* _Work to complete_
Here the answer must be the exact run of lines from the line holding "genus: Eudorcas" to the end of the material below, and nothing else.

* _Supplied records_
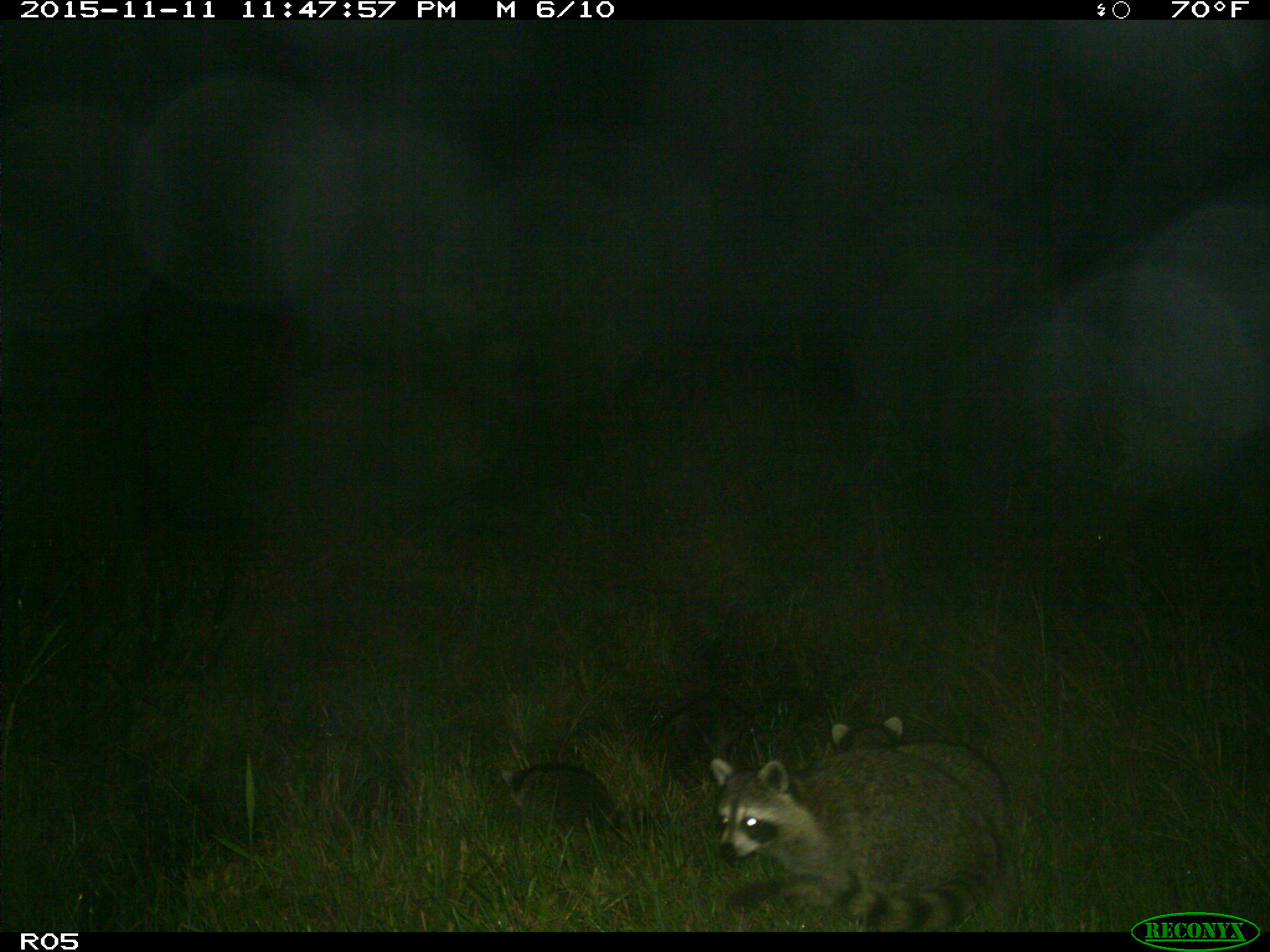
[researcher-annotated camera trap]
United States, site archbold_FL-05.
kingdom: Animalia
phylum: Chordata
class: Mammalia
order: Carnivora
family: Procyonidae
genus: Procyon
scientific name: Procyon lotor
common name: common raccoon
Procyon lotor (common raccoon).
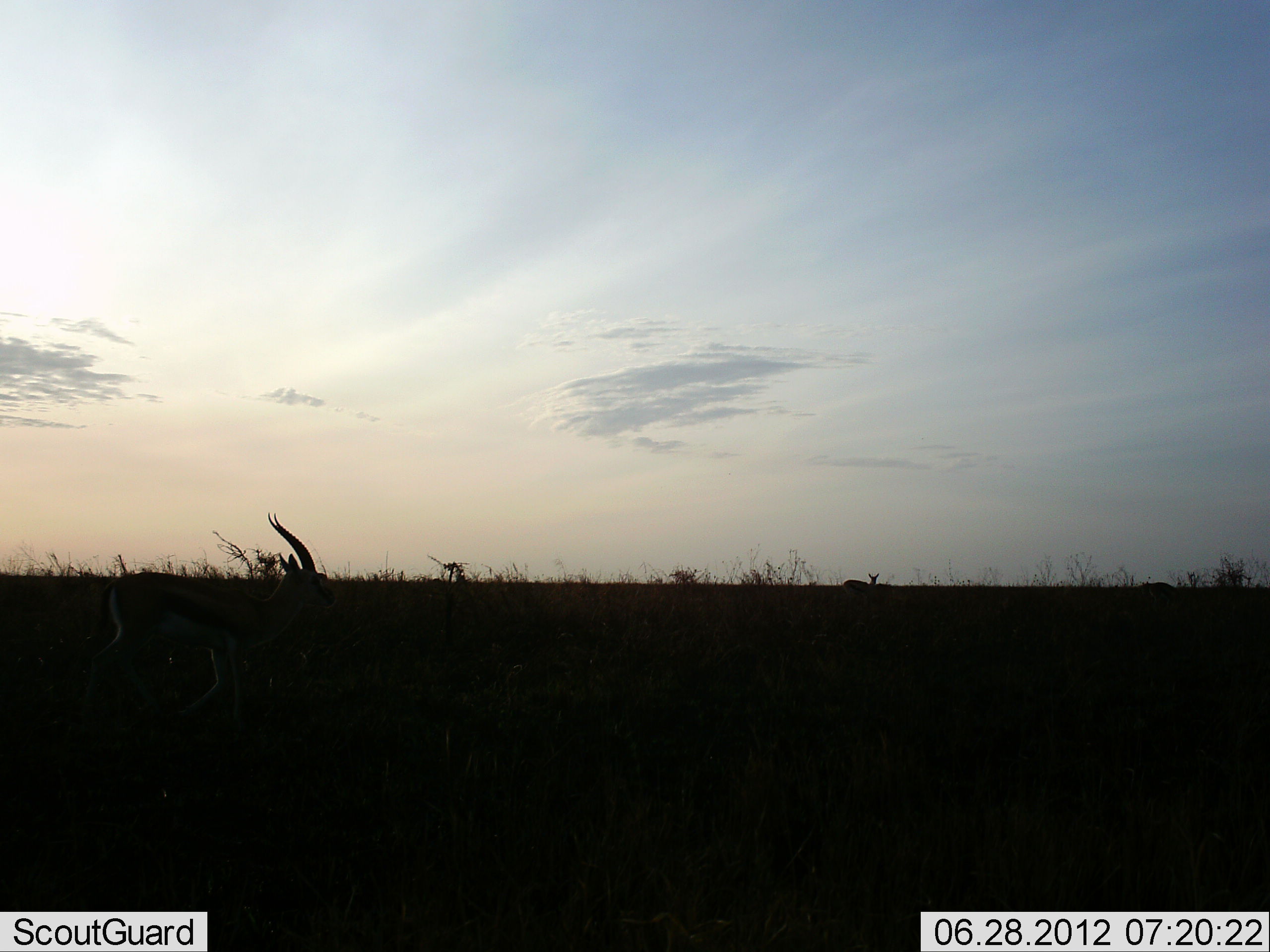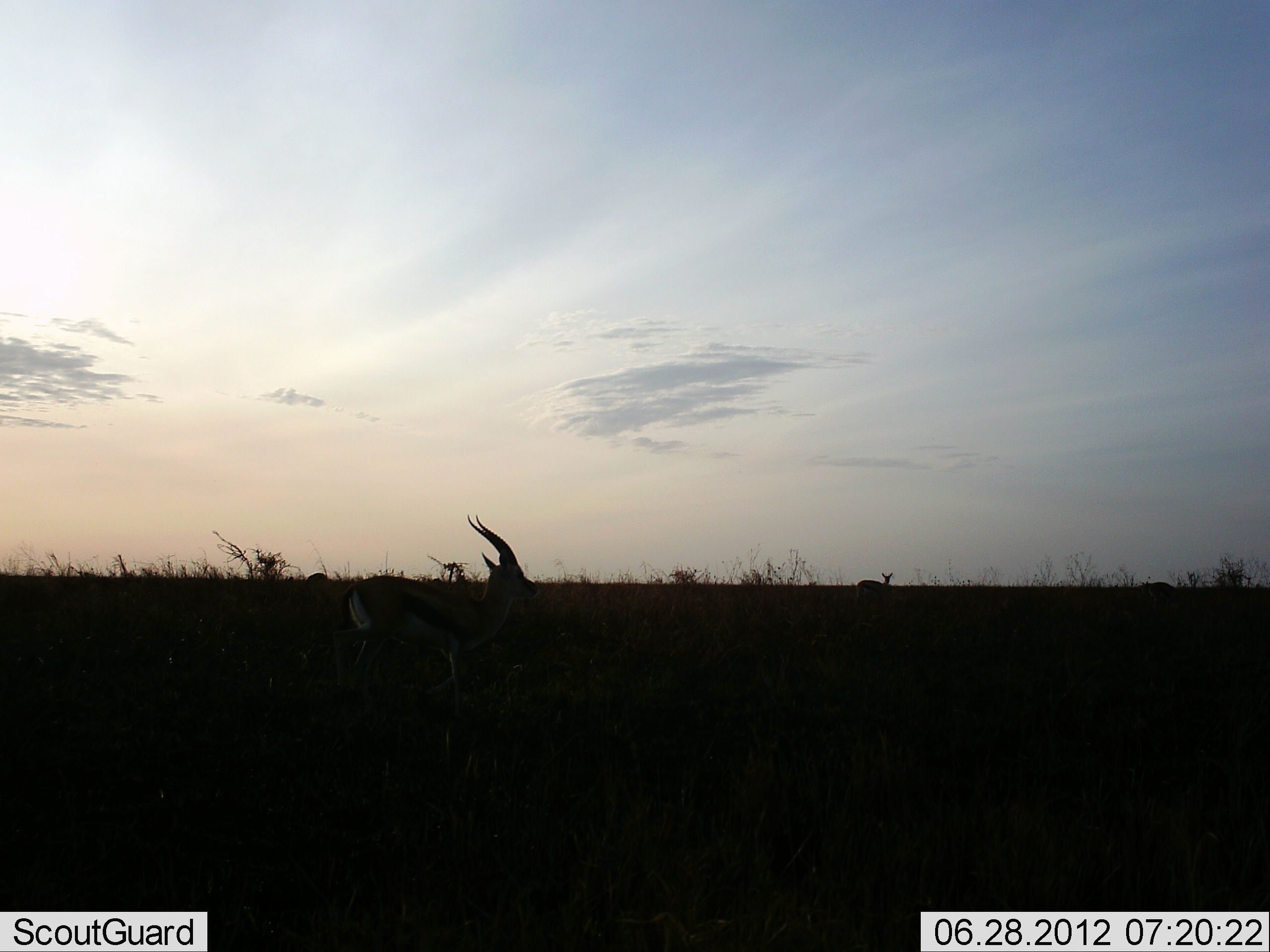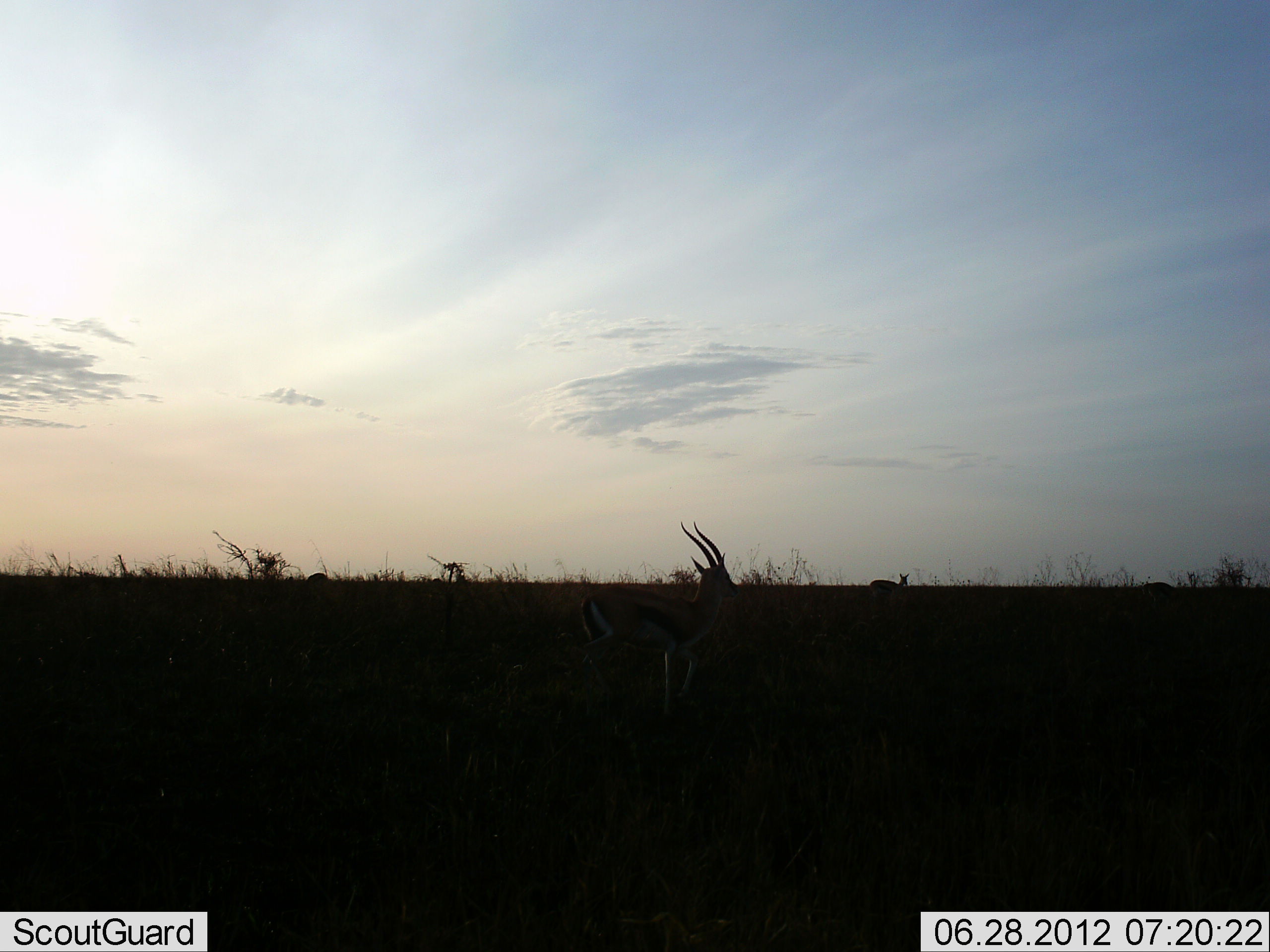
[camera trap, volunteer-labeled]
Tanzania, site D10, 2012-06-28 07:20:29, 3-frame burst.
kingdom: Animalia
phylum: Chordata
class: Mammalia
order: Artiodactyla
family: Bovidae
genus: Eudorcas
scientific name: Eudorcas thomsonii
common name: thomson's gazelle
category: gazellethomsons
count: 2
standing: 40%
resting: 0%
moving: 70%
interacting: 0%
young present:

* _Answer to this exercise_
genus: Eudorcas
scientific name: Eudorcas thomsonii
common name: thomson's gazelle
category: gazellethomsons
count: 2
standing: 40%
resting: 0%
moving: 70%
interacting: 0%
young present:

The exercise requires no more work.